The long-running Australian soap Neighbours isn't just responsible for launching the careers of stars including Margot Robbie, Liam Hemsworth, and Russell Crowe. It's also given us one of the weirdest television moments of all time. In its 1254th episode, focused largely on beloved Labrador Retriever Bouncer, things get super weird even by 1990s soaps standards when one of the Bouncer's human co-stars pops on a wedding video. After some conjecture between the humans about whether or not dogs dream, the viewer surprisingly enters Bouncer's mind to see they do indeed—and not just about T-bone steaks.
No, streaming through Bouncer's mind for us to see is an elaborate wedding sequence between him and Rosie, the girl-dog-next-door at whom he spent the earlier part of the episode barking.
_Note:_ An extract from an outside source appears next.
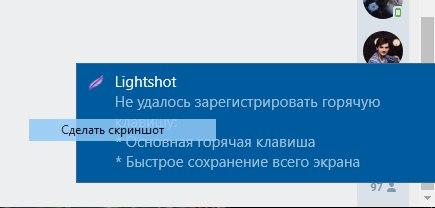 Ошибки и проблемы в Lightshot   Lightshot - делись скриншотами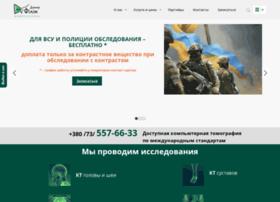 Doctorfilin.ua thumbnail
Cast member Anne Charleston shared the cast's collective horror about the turn with HolySoap in 2010 saying, "The whole cast was mortified about that! It reduced it to a three-year-old's program. It was very strange."
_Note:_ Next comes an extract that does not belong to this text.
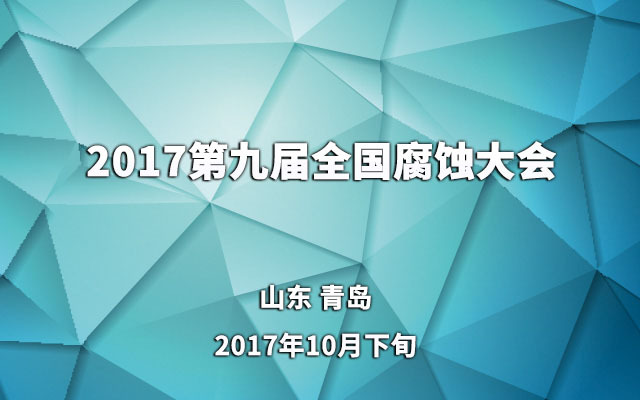 2017第九届全国腐蚀大会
For more TV trivia sent right to your inbox, sign up for our daily newsletter.
Buffy the Vampire Slayer, "Once More With Feeling"
Decades before the likes of Crazy Ex-Girlfriend and Glee, the idea of a weekly TV musical was a punchline, thanks largely in part to the failure of Cop Rock, the tune-some 1990 procedural that was quickly canceled when viewers and critics proved baffled by the idea of police officers singing about their feelings. But what about monster hunters? A little over a decade later, teen horror drama Buffy the Vampire Slayer redeemed the concept of the TV musical with "Once More With Feeling," an episode written and composed by series creator Joss Whedon in the style of a splashy Broadway musical.
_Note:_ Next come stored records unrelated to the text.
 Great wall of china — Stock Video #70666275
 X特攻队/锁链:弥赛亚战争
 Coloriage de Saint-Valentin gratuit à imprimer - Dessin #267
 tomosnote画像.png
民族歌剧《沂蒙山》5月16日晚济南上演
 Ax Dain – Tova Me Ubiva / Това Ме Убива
A mysterious curse causes the residents of demon-plagued Sunnydale to start singing their hidden fears and desires aloud, which proves to be a problem for slayer Buffy (Sarah Michelle Gellar) and her loyal Scooby Gang, who have heretofore spent most of the season keeping painful secrets from one another, all of which come out when they take their turn in the spotlight. Far from alienating viewers who couldn't figure out why everyone was suddenly singing, the episode received critical acclaim, spawned a soundtrack album, and inspired a handful of other shows, from Grey's Anatomy to Supernatural, to try their own musical episodes.
Seinfeld, "The Betrayal"
Seinfeld was famously "a show about nothing," but sometimes, there was brilliance in how it went about it. It produced plenty of high-concept episodes—in one early classic, for example, the gang spends the entire runtime waiting for a table at a restaurant—but not wilder than Season 9's "The Betrayal," which would've been a rather standard (for Seinfeld) farce set around the gang's trip to a wedding in India…except the whole thing plays out backward. Written by Peter Mehlman and David Mandel, the episode's structure and themes were inspired by the Harold Pinter play of the same name, though Jerry's attempts to hide the fact that he slept with George's girlfriend play out in a decidedly less highbrow fashion. Not all viewers appreciated the gimmick—one retrospective reviewer called it the series' worst episode, and the DVD release provided the option to watch it in chronological order instead.